Goal of the exercise —
Go line by line through the records below. Copy whichever lines contain the string "Vector".

□ □ □

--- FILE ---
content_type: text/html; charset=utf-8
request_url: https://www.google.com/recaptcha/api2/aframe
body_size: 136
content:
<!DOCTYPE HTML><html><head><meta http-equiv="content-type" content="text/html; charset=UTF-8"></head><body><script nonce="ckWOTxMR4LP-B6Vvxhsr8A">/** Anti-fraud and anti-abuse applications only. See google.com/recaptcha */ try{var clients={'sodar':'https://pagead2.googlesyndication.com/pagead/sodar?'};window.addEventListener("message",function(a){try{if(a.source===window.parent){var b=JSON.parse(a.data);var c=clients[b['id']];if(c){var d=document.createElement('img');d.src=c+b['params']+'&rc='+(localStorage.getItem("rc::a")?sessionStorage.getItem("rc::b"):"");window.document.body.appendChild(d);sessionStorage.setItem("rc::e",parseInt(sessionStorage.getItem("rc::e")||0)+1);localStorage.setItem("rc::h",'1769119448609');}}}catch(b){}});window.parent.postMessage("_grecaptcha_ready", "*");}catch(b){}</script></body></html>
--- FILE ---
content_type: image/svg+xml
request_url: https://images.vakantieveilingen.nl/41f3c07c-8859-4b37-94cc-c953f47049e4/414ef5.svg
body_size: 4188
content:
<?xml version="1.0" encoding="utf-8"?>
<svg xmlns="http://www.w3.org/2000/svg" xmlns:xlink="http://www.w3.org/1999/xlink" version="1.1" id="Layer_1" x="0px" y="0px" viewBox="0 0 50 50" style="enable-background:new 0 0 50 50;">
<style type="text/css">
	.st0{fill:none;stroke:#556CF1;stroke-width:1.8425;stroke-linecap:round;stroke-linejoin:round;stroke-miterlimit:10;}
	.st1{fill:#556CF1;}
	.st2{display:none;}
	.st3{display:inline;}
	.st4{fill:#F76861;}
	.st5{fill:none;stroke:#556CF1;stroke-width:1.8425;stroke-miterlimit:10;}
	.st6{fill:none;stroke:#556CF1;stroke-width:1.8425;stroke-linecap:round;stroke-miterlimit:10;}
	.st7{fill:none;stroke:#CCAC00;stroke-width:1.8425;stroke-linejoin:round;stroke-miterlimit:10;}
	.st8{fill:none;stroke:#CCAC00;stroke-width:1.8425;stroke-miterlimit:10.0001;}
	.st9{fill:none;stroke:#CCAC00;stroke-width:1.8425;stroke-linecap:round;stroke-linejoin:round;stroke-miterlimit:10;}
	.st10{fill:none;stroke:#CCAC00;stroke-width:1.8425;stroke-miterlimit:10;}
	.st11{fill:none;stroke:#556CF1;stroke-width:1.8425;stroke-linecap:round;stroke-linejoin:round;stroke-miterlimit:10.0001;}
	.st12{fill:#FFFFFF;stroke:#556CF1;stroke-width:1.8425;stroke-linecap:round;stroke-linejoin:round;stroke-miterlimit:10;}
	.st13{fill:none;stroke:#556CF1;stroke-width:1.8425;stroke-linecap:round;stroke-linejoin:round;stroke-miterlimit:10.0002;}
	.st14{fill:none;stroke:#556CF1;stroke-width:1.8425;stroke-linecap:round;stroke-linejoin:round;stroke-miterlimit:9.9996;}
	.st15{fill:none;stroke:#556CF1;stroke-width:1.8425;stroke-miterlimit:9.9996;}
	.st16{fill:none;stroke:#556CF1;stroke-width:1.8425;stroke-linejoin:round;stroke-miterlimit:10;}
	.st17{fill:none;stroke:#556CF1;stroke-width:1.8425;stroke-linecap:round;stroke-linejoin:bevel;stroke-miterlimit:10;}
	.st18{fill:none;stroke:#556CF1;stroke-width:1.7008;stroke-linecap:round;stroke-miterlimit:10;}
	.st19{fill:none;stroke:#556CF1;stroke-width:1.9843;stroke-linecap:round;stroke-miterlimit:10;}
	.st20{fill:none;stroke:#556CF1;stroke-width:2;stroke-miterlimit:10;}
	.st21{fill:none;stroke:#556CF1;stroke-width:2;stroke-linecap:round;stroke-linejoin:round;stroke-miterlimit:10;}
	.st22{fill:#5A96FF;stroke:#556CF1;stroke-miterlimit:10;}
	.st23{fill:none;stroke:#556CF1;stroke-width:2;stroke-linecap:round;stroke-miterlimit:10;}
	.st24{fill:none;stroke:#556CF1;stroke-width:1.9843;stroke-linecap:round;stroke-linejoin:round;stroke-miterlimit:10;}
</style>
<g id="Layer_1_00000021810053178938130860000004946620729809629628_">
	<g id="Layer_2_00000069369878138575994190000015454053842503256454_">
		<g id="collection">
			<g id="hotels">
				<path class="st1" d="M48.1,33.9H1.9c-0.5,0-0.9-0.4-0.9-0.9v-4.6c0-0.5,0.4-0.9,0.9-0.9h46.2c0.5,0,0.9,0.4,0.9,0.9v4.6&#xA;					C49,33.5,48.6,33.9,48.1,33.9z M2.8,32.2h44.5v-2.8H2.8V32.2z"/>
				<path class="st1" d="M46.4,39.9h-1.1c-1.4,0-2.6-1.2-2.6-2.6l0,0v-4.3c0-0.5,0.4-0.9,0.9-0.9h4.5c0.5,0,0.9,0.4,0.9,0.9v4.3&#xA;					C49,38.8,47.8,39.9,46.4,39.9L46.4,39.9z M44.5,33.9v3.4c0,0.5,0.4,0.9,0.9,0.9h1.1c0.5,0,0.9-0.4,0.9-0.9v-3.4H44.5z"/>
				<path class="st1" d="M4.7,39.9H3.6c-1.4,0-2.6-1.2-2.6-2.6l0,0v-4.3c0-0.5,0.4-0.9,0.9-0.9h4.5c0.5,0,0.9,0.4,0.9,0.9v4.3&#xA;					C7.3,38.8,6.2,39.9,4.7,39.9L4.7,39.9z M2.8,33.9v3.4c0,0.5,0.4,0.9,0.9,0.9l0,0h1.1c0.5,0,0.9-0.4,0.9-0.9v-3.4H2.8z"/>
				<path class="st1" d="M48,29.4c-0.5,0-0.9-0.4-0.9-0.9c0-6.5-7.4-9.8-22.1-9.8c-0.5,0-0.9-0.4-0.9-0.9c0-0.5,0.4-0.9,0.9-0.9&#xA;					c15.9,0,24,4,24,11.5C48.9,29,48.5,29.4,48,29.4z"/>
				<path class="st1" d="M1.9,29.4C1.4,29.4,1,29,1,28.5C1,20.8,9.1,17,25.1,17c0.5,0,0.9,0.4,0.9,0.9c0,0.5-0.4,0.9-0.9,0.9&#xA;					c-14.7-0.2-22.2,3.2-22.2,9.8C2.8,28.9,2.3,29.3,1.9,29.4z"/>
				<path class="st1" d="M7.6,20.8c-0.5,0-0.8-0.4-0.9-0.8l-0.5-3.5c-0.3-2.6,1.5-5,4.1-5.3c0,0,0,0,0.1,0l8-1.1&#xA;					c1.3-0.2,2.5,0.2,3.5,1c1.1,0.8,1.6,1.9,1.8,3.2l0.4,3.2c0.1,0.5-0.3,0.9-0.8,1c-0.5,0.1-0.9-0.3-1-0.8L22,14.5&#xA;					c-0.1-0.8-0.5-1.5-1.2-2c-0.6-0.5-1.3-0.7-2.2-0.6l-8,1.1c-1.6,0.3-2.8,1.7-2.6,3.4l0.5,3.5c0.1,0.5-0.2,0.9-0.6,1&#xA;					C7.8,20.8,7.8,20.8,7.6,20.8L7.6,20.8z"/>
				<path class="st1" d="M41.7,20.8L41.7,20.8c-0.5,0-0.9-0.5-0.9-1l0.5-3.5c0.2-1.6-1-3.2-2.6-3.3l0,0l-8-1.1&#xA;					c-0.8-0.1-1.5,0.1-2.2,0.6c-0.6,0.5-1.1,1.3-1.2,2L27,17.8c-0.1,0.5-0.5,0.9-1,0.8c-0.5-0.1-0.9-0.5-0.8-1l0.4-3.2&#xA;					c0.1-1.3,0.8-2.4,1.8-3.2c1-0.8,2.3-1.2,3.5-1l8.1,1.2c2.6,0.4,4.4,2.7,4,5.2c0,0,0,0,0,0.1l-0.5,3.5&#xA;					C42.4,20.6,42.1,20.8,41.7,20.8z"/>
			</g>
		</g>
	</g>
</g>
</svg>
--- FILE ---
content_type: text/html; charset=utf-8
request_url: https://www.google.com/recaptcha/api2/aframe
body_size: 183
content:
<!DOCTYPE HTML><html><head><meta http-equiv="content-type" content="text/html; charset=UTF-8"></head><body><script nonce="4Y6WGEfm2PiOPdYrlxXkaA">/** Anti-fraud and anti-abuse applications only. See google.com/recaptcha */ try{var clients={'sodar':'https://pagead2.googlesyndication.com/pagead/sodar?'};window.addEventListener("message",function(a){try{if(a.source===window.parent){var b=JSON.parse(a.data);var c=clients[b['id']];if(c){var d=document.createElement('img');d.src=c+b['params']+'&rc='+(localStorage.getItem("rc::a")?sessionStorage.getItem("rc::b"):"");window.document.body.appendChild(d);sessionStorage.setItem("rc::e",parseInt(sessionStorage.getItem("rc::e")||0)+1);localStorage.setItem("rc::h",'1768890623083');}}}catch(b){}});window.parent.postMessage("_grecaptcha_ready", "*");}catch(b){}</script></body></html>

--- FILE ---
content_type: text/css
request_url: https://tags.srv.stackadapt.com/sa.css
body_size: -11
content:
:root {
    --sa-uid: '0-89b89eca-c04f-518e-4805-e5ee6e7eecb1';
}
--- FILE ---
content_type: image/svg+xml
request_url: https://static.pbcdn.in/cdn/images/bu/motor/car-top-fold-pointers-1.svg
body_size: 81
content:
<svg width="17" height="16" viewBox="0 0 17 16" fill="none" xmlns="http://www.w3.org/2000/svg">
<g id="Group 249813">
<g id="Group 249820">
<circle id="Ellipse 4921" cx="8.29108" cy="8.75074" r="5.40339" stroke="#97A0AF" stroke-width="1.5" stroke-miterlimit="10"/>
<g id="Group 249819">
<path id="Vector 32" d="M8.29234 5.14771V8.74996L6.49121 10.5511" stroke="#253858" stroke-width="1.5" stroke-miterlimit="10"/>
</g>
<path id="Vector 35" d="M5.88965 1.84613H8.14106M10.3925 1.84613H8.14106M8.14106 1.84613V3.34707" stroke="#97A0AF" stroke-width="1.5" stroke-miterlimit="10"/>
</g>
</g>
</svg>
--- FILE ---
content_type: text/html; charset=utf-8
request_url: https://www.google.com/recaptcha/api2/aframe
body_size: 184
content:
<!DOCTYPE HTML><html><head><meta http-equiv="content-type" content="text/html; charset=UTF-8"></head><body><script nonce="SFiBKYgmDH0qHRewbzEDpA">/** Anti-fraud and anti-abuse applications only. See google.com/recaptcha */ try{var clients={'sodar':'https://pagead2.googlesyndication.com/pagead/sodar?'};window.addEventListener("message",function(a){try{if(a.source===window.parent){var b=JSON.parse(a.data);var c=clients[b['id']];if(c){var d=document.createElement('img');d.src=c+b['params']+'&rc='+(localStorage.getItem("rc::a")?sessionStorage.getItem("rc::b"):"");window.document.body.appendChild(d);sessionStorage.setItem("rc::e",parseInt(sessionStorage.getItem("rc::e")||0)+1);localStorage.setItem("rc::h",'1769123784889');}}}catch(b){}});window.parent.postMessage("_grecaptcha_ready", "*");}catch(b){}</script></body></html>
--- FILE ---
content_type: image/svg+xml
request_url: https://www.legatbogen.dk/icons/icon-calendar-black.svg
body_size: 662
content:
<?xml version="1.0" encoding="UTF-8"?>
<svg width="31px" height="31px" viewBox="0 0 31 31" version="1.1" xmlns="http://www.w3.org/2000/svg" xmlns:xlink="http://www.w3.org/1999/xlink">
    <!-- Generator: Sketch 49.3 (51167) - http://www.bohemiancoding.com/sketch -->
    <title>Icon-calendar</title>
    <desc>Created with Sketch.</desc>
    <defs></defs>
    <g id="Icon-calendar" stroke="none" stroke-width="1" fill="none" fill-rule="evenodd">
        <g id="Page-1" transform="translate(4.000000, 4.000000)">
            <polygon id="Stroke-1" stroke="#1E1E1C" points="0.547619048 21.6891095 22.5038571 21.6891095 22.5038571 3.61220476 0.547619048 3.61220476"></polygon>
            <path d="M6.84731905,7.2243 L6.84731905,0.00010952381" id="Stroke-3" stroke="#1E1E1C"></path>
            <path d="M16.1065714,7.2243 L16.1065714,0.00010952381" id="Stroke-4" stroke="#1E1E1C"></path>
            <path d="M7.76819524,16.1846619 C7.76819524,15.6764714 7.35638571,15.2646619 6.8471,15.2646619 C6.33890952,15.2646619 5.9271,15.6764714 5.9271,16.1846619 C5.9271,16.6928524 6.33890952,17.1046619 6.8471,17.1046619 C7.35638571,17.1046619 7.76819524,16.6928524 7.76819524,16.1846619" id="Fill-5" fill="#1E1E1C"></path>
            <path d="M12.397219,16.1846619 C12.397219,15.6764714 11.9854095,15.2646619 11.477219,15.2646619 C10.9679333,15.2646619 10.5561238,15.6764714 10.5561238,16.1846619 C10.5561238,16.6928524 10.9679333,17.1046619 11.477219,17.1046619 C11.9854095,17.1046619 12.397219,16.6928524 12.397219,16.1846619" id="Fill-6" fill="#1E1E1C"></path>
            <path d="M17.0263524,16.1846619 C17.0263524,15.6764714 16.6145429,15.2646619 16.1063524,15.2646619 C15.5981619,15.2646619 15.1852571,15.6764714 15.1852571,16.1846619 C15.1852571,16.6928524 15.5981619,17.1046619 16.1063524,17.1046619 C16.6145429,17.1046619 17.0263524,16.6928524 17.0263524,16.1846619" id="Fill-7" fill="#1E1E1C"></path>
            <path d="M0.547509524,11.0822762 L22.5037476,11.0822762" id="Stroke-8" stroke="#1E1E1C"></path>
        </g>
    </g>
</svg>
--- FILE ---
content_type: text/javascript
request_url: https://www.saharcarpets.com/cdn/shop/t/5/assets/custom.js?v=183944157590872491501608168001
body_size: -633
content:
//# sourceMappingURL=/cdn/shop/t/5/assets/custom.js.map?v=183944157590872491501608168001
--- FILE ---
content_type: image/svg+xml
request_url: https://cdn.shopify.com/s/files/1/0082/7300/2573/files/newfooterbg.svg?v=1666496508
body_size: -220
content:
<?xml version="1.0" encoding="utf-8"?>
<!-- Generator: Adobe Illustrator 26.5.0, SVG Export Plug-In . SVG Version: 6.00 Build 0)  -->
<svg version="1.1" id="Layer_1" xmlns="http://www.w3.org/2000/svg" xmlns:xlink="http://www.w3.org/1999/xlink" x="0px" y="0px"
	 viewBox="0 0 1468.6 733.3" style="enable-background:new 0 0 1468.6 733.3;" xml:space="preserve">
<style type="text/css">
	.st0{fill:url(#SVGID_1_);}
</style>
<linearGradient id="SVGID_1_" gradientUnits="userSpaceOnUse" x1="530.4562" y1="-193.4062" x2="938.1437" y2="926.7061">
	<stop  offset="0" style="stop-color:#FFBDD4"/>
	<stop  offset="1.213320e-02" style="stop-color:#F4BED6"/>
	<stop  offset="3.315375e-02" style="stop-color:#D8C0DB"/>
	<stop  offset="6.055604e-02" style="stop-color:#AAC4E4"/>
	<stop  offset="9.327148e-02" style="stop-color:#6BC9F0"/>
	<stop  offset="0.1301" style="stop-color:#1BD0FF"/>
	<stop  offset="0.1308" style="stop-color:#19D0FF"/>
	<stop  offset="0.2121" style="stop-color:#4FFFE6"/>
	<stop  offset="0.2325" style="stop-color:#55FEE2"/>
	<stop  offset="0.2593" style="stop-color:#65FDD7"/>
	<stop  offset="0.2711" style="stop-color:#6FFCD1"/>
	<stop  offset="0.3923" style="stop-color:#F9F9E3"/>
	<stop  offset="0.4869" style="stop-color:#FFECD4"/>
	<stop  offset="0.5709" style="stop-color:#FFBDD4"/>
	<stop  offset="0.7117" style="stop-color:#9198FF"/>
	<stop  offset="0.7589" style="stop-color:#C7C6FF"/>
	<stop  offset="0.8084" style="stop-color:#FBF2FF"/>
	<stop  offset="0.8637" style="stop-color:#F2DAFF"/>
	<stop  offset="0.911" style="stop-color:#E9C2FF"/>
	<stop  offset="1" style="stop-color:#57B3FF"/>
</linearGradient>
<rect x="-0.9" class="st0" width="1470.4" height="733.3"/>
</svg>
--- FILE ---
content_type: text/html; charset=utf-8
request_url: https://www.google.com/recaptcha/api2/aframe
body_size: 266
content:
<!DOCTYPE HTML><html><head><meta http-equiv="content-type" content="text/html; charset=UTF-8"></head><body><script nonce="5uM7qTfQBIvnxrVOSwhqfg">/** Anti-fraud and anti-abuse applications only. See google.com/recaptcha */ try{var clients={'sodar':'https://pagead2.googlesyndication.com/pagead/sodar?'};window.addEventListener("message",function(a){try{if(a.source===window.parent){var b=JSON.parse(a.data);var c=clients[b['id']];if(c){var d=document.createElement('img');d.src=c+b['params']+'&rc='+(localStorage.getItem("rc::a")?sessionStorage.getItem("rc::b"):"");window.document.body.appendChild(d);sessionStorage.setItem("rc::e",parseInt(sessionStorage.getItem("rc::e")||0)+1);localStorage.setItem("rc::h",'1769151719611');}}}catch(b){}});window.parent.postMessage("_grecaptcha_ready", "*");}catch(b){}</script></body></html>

□ □ □

The answer —
<path id="Vector 32" d="M8.29234 5.14771V8.74996L6.49121 10.5511" stroke="#253858" stroke-width="1.5" stroke-miterlimit="10"/>
<path id="Vector 35" d="M5.88965 1.84613H8.14106M10.3925 1.84613H8.14106M8.14106 1.84613V3.34707" stroke="#97A0AF" stroke-width="1.5" stroke-miterlimit="10"/>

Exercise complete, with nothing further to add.